Fretz v. Hilltown Township Board of Supervisors

348 A.2d 488, 22 Pa. Commw. 276, 1975 Pa. Commw. LEXIS 1319
CourtCommonwealth Court of Pennsylvania
DecidedDecember 9, 1975
DocketAppeal, No. 174 C.D. 1975
StatusPublished
Cited by6 cases

This text of 348 A.2d 488 (Fretz v. Hilltown Township Board of Supervisors) is published on Counsel Stack Legal Research, covering Commonwealth Court of Pennsylvania primary law. Counsel Stack provides free access to over 12 million legal documents including statutes, case law, regulations, and constitutions.

Bluebook
Fretz v. Hilltown Township Board of Supervisors, 348 A.2d 488, 22 Pa. Commw. 276, 1975 Pa. Commw. LEXIS 1319 (Pa. Ct. App. 1975).

Opinion

Opinion by

Judge Mencer,

Appellants, J. Richard Fretz and Elizabeth Fretz, are owners of a tract of land comprising some 67.77 acres in Hilltown Township, Bucks County. They appeal to this Court from the decision of the Court of Common Pleas of Bucks County dismissing their appeal from a decision of the Board of Supervisors of Hilltown Township (Board). The Board denied appellants’ petition to have their land rezoned to permit the construction of multifamily dwellings. We are constrained to affirm, though [278]*278on different grounds, the dismissal of this appeal by the court below.

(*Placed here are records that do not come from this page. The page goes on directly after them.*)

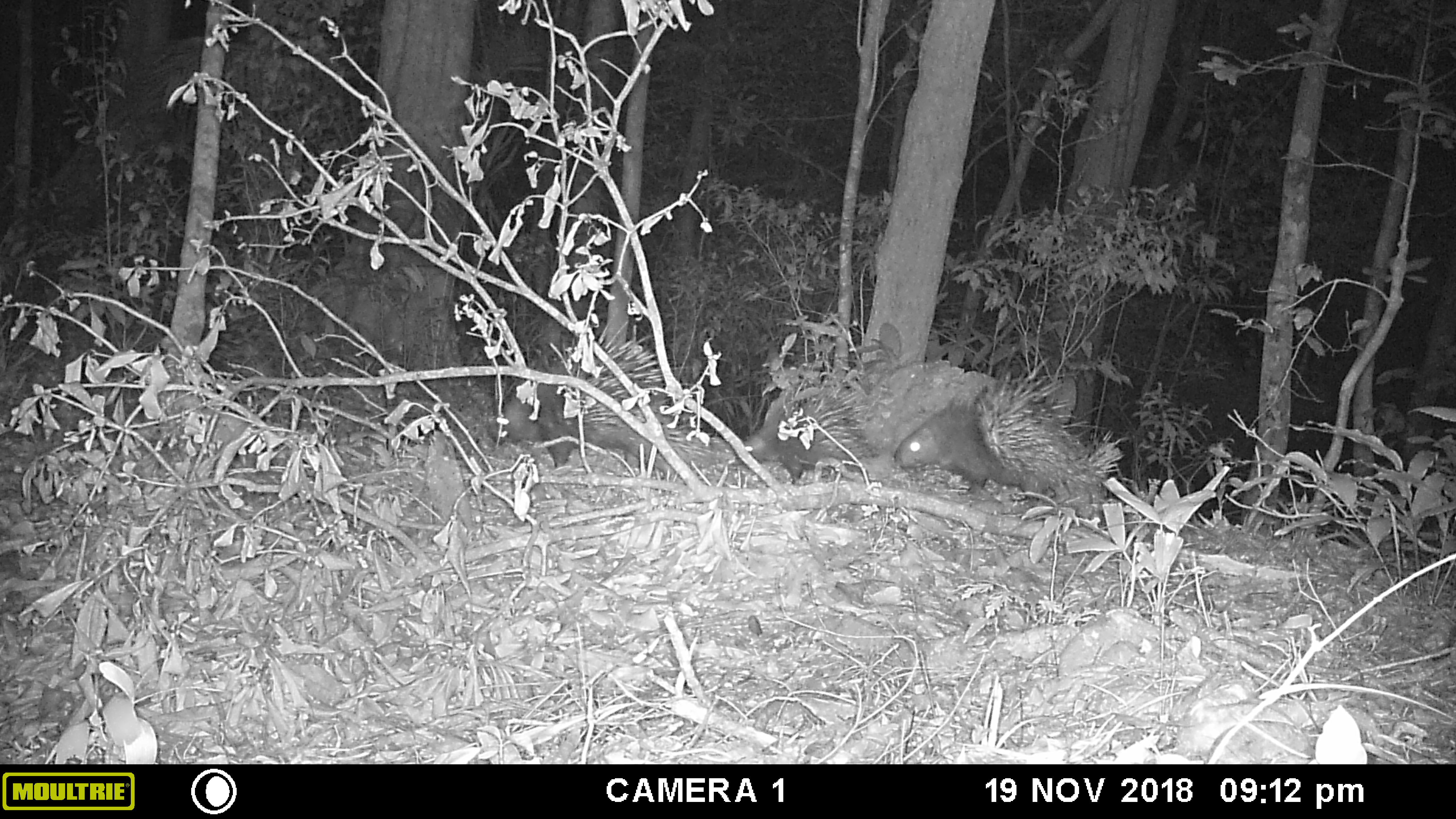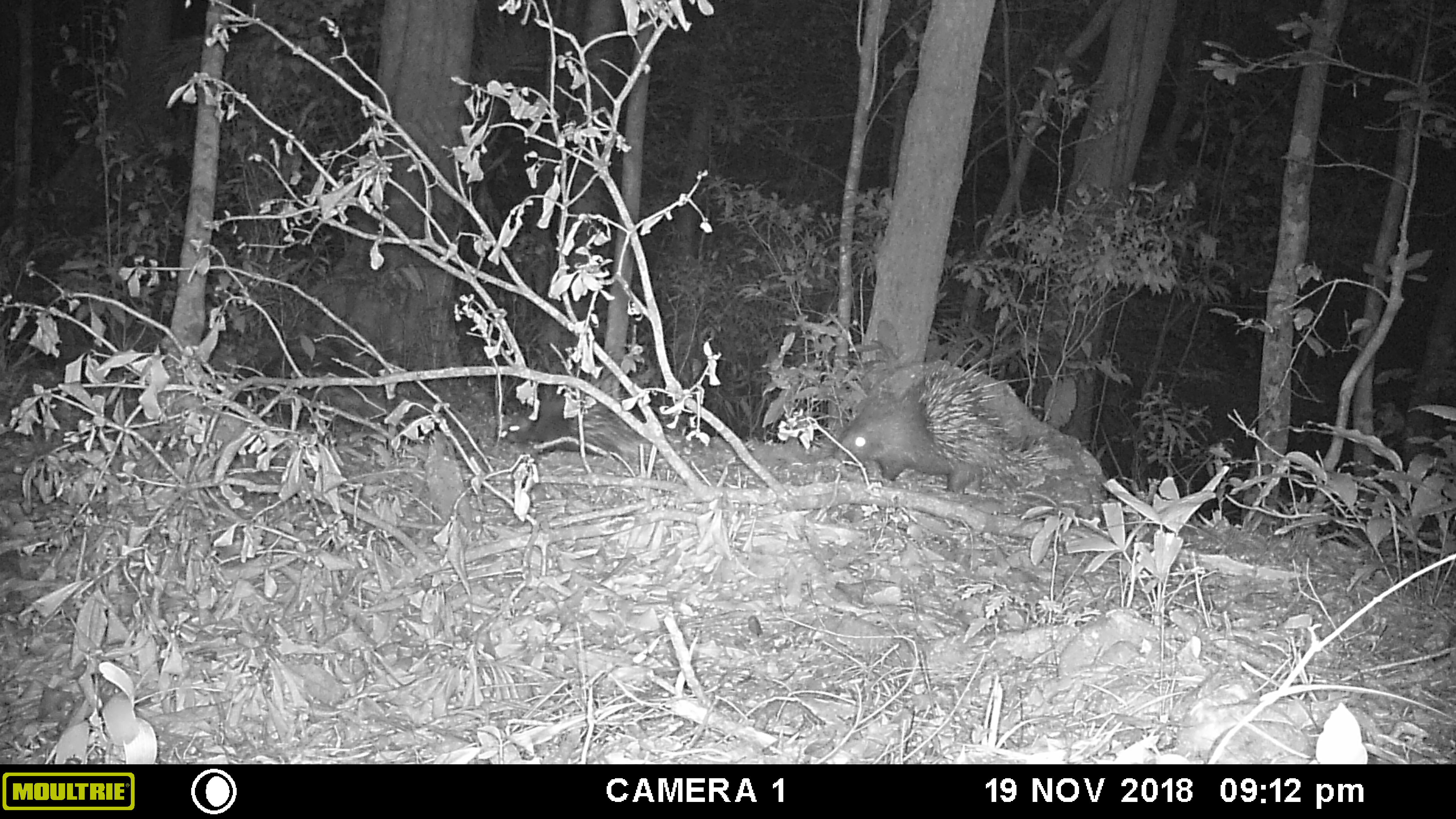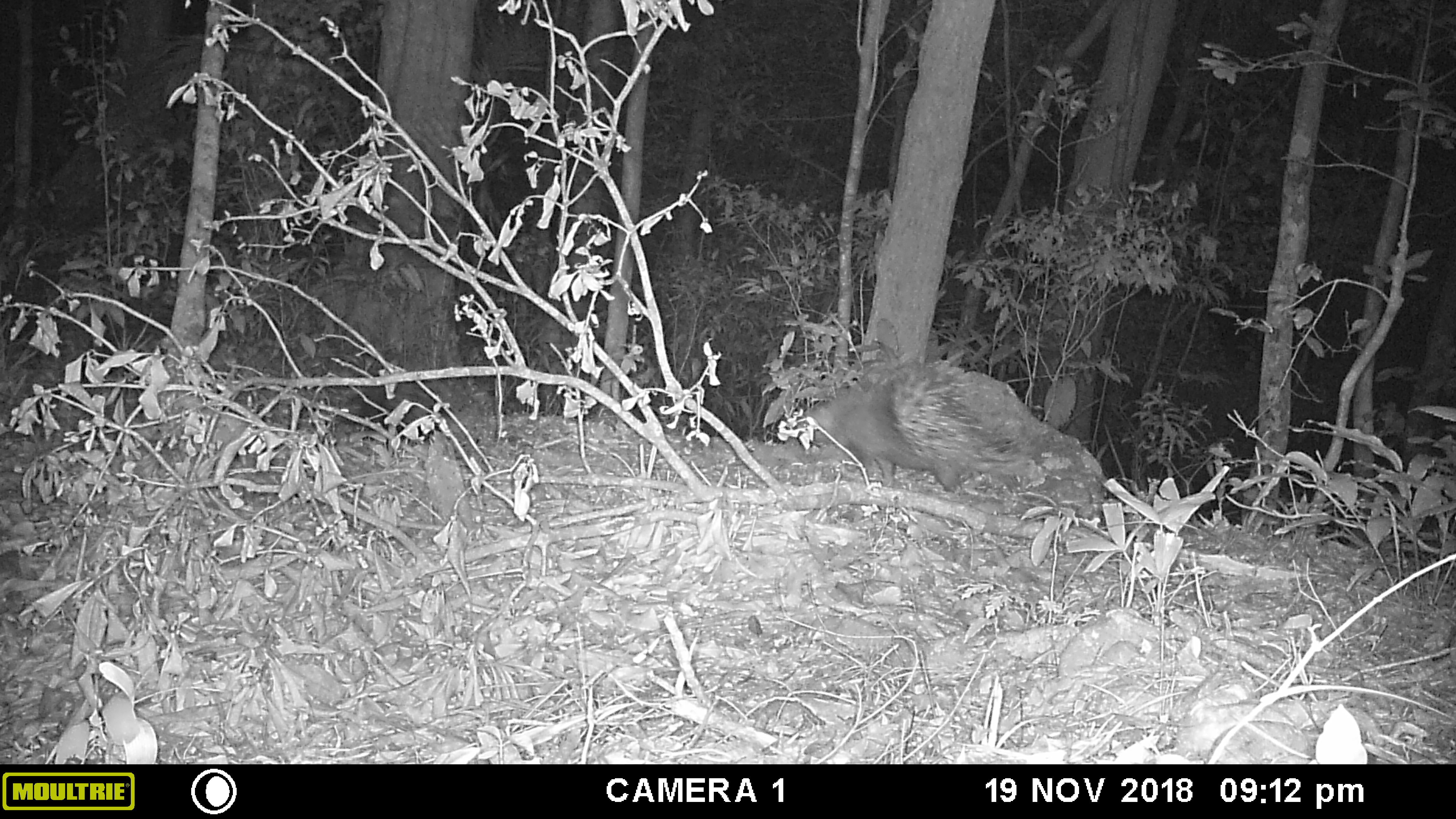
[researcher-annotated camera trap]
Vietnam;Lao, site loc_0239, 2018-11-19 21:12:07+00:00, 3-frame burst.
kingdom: Animalia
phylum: Chordata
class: Mammalia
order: Rodentia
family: Hystricidae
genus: Hystrix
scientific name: Hystrix brachyura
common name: malayan porcupine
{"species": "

On January 4, 1973, appellants entered before the Board a document entitled:

“PETITION OF PROPERTY OWNERS FOR CHANGE IN ZONING MAP UNDER ARTICLE XV, AMENDMENT SECTION 1500 OF THE ZONING ORDINANCE OF 1970.”1

In this petition they stated:

“3. Your petitioners request that the premises hereinbefore described be rezoned and be designated as a MF Residential District.” (Emphasis supplied.)

The Board, after a hearing held on April 12, 1973, denied this request on April 21, 1973. Appellants sought review by the court below on the ground that the ordinance in question was invalid.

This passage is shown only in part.